第52話-③ 皇帝出陣

 三月二三日〇六時二一分

 第四五三宙域

 インペラトリーツァ・エカテリーナ

 司令部艦橋


 戦闘開始から約一時間。戦況は帝国軍に優位に推移していた。インペラトリーツァ・エカテリーナの司令部艦橋にもどこか安堵にも似た空気が漂っていた。


「敵の電子戦、思ったよりも平凡ですな……ブルッフハーフェン防衛軍と近衛艦隊の報告では、こんなものではなかったはずですが」


 拍子抜け、といった様子で粕川サトミ東部軍管区参謀長が言った。それを受けた東部軍管区司令長官グライフ元帥は腕を組み直す。彼が状況判断に迷っている時の癖だった。

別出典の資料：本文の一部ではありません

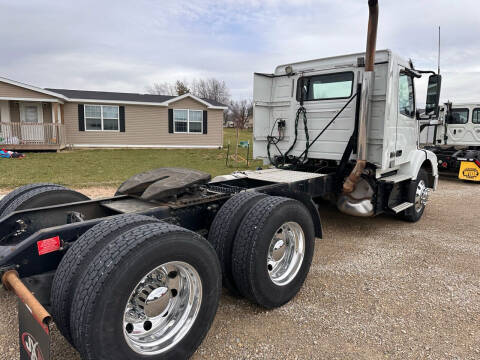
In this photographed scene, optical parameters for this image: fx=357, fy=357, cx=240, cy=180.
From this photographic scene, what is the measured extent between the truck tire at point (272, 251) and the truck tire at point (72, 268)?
3.59 ft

「これまでの戦闘で見られたものでしかない。この程度なら問題ないが……」


 グライフは司令部艦橋の大型スクリーンに映し出された戦況図を見やる。第九艦隊は近衛を守るように展開し、第一一、一二艦隊がその更に前面に展開している。これを突破するのは容易ではなく、近衛艦隊、それも総旗艦のインペラトリーツァ・エカテリーナまで砲火が及ぶことはない。


 帝国軍の戦法はごく単純。圧倒的戦力差を用いた物量作戦である。無論、ただの物量作戦ではなく、広大な空間に展開した辺境惑星連合軍の要所要所への的確な攻撃を伴うものだった。ただ、敵軍とて人間が考えて動かしているのである。


「敵艦隊、我が軍の上方、下方へと展開しています。さすがに対処が早い」


 粕川が戦術ディスプレイに映る敵艦隊のシンボルを指して、グライフの判断を促した。


「正面からがっぷり四つに組んではくれないか」


 帝国艦隊は大火力を正面に指向させ火力の壁を叩き付けるようにして敵艦隊を撃破する戦法を基本としている。辺境惑星連合軍はその手には乗らないとばかりに迂回機動を始めたのだ。グライフもその程度は予想済みだった。


「現在の彼我戦力差なら問題ないでしょう、各艦隊を展開させて頭を押さえるほうが良いかと」

「よろしい。第一一艦隊、第一二艦隊に対処させろ」


 戦力を分散させているように見えて、引きずり回されているのは自分たちなのでは、という疑心暗鬼を生じさせることも戦術の一つ。巡洋艦や駆逐艦クラスが大半を占める辺境惑星連合軍の動きは、帝国艦隊よりも迅速で、正面戦闘力の劣る辺境惑星連合軍が取り得る定番の戦法だった。


 粕川参謀長の提案を受け、グライフ元帥は各艦隊に対処を命じた。密集隊形を取っていた帝国軍本隊から第一一、第一二艦隊が分離して敵軍集団に襲いかかる。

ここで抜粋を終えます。